Desplegué sobre la mesa el libro, de grandes dimensiones, incluso algo mayor que las usuales de los códices medievales, tal era mi intuición sobre su datación. La encuadernación era de tipo Copta, destinada a preservar todos los pergaminos escritos, recortados en piezas rectangulares que, a su vez, se habían doblado por la mitad formando todos aquellos bifolios que se unían entre sí como cuadernos y que constituían el armazón de mi códice, cosidos con nudo cadeneta y protegidos por unas tablas de madera que formaban las tapas. La portada había sido delicadamente tallada en bajo relieve: “Memoriam immortalis”. 

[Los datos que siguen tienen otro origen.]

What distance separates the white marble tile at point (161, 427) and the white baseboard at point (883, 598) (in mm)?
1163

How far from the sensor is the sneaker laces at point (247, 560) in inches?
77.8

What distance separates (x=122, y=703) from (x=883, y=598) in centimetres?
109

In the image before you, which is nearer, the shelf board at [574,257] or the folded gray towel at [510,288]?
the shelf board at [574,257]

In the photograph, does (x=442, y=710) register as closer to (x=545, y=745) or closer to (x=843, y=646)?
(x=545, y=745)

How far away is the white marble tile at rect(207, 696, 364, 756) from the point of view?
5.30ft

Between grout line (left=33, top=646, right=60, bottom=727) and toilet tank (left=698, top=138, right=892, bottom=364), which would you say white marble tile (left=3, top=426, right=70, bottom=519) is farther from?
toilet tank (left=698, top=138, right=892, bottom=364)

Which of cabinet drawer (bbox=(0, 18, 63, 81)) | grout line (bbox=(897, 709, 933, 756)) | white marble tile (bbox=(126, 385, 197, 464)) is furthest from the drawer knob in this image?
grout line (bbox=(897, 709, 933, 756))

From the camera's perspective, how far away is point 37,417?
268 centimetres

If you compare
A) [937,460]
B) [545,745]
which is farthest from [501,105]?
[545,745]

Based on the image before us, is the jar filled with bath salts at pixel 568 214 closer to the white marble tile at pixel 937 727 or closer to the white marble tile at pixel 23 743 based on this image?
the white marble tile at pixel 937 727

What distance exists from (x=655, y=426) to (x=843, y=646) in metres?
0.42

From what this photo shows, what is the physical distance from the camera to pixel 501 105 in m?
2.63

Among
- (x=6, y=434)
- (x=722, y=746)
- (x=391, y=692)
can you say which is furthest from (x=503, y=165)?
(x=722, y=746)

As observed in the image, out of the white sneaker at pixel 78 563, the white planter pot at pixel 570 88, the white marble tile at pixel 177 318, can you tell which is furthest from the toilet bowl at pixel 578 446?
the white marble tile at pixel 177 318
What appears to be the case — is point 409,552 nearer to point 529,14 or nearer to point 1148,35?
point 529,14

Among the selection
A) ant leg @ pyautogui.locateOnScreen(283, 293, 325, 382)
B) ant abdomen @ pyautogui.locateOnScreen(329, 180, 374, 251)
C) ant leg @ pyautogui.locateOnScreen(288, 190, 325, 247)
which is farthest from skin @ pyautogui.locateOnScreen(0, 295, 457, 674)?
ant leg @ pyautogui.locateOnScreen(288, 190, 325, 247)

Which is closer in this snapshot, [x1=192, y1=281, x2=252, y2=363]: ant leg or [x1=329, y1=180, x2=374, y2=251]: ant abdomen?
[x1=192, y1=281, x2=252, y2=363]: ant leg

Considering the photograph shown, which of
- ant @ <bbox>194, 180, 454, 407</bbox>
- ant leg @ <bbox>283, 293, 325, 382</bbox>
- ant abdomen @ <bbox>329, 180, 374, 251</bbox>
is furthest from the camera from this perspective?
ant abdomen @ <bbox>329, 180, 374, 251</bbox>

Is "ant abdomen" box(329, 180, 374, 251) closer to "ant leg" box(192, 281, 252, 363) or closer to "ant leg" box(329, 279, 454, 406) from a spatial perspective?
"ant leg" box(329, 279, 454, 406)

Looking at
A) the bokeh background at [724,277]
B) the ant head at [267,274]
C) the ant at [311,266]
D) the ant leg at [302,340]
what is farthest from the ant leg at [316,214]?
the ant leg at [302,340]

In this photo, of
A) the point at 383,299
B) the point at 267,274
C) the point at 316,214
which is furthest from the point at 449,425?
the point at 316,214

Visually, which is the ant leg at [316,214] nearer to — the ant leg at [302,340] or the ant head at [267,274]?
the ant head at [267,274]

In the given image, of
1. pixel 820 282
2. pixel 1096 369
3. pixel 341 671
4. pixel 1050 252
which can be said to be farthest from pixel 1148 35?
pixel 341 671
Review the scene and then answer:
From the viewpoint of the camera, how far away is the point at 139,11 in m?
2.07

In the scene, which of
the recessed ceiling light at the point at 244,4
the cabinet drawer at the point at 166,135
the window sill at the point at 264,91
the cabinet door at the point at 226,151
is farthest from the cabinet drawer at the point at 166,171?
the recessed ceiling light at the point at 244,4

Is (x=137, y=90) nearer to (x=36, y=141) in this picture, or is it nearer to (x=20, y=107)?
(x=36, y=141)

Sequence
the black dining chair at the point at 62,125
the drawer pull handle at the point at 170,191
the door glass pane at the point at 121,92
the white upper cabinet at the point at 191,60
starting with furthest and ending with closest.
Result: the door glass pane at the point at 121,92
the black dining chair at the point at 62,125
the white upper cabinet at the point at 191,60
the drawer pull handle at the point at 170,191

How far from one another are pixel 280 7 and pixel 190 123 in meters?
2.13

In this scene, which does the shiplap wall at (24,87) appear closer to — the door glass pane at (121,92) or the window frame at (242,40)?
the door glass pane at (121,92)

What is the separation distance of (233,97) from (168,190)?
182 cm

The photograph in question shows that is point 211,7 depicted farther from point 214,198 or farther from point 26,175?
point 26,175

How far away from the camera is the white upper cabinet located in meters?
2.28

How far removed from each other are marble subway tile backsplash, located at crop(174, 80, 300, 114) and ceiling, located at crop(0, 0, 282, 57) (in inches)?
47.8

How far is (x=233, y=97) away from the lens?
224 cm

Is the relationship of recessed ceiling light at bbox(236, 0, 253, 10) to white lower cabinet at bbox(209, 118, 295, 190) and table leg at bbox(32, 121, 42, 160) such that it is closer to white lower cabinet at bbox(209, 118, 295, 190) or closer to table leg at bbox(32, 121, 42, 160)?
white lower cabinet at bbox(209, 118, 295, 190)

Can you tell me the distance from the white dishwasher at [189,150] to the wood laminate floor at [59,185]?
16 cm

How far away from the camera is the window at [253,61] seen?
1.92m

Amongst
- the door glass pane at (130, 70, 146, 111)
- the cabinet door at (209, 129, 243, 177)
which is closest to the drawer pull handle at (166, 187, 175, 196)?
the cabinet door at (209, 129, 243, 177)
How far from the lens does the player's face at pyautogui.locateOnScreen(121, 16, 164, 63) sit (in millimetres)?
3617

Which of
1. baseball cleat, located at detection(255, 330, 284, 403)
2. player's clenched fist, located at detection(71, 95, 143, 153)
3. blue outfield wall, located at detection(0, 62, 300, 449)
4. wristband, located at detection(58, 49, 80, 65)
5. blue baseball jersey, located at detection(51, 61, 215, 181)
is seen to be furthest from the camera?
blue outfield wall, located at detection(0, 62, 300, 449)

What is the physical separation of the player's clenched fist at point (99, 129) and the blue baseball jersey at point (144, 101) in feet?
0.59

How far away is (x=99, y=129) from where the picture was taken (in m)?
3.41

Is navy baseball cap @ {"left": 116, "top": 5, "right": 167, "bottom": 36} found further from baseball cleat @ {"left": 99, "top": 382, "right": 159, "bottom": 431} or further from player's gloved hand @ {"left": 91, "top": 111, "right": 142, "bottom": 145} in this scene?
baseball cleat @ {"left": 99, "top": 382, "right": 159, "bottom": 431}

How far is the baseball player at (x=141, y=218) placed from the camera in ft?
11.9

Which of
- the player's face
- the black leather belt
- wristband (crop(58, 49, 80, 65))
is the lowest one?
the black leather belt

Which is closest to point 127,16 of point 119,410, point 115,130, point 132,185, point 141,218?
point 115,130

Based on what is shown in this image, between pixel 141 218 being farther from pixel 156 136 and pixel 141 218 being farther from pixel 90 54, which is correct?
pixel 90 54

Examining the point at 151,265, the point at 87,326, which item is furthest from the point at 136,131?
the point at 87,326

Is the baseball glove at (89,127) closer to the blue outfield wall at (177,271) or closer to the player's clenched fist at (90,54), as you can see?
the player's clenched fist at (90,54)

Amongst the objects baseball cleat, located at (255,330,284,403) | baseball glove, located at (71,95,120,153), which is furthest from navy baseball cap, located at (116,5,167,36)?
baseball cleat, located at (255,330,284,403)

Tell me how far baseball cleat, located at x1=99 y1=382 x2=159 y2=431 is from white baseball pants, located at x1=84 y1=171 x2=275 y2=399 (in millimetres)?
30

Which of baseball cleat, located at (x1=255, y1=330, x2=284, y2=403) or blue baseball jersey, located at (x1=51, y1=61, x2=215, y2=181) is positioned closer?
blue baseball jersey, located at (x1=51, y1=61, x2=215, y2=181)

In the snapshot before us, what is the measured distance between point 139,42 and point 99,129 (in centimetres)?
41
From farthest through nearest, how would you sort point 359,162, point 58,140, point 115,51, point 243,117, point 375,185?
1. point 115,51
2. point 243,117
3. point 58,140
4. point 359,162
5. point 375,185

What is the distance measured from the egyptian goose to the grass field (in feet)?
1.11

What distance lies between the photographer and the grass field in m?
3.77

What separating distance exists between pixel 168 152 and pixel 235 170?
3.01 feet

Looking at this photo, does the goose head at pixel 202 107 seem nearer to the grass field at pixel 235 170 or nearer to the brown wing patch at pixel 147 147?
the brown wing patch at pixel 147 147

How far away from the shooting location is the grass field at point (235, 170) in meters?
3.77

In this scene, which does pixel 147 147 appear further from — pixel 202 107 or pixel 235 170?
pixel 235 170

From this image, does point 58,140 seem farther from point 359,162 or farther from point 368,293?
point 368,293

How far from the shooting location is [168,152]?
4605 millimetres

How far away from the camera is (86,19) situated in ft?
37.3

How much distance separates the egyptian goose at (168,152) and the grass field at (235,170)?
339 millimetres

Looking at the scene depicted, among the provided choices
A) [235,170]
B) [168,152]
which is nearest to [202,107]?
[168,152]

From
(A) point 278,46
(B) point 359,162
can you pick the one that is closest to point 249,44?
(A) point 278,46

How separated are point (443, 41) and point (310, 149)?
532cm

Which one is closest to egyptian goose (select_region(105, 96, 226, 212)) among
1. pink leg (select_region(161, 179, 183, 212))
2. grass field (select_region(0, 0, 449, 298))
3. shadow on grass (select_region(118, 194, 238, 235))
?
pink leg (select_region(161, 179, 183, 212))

Ardía en deseos de leer el libro, pero antes, si bien el estado de conservación era adecuado, debía eliminar cualquier atisbo de polvo o suciedad: procedí a una limpieza en seco del cuerpo del libro y de la cubierta. Me preocupaba el estado de los cordones e hilos que unían entre sí a los diferentes cuadernos y la tapas, muy deteriorados, así como el lomo, que al estar al descubierto, mostraba un tono sustancialmente más amarillento que las páginas. 

Sopesé las dos opciones posibles, reemplazar el cosido o simplemente, desmontar el libro, procediendo a comprobar el estado de cada uno de los cuadernillos, siendo esta última por la que me decidí, al fin y al cabo tiempo habría de volver a la encuadernación original, con nuevos hilos. Conté hasta veinte cuadernos, sin desgarros aparentes en sus hojas, pero necesitados de una limpieza, dado el  polvo adherido en los bordes de las páginas. Tras un par de horas de tratamiento con gamuzas adecuadas, más el tiempo que invertí en una cena frugal, todos aquellos pergaminos estaban listos para una primera lectura. 

El códex podía interpretarse, al menos en sus primeras páginas, como un dietario, cuyo autor, un monje, no revelaba su identidad, salvo que se refería a sí mismo como Immortus. Desesperaba por encontrar al menos una fecha, entre aquellas abundantes páginas, hasta que al fin leí la siguiente frase: Anno domini Millesimo sexcentesimo DLX. El misterioso autor había escrito en latín, la lengua litúrgica de la Iglesia católica, aquellas páginas en el año 560, en plena Alta Edad Media, entre los muros de la abadía benedictina de Montecasino, al sur de Roma, que describía de forma pormenorizada, justo el lugar donde San Benito de Nursia estableció su primer monasterio, origen de la orden. 

Así, el códex describía a los monjes en tareas de copiar y conservar manuscritos antiguos, asegurando la supervivencia de valiosos textos de la antigüedad y como centros de educación, brindando formación a las comunidades locales, además de detenerse en los pormenores de las rutinas estructuradas de los monjes del monasterio, dedicados a la oración, el trabajo y las actividades comunitarias. Immortus, junto al resto de la comunidad, se levantaba a diario muy temprano, para el primer servicio de oración, conocido como vigilias o maitines. A lo largo del día, todos participaban en diversas formas de oración, incluido el canto de salmos y la reflexión meditativa. 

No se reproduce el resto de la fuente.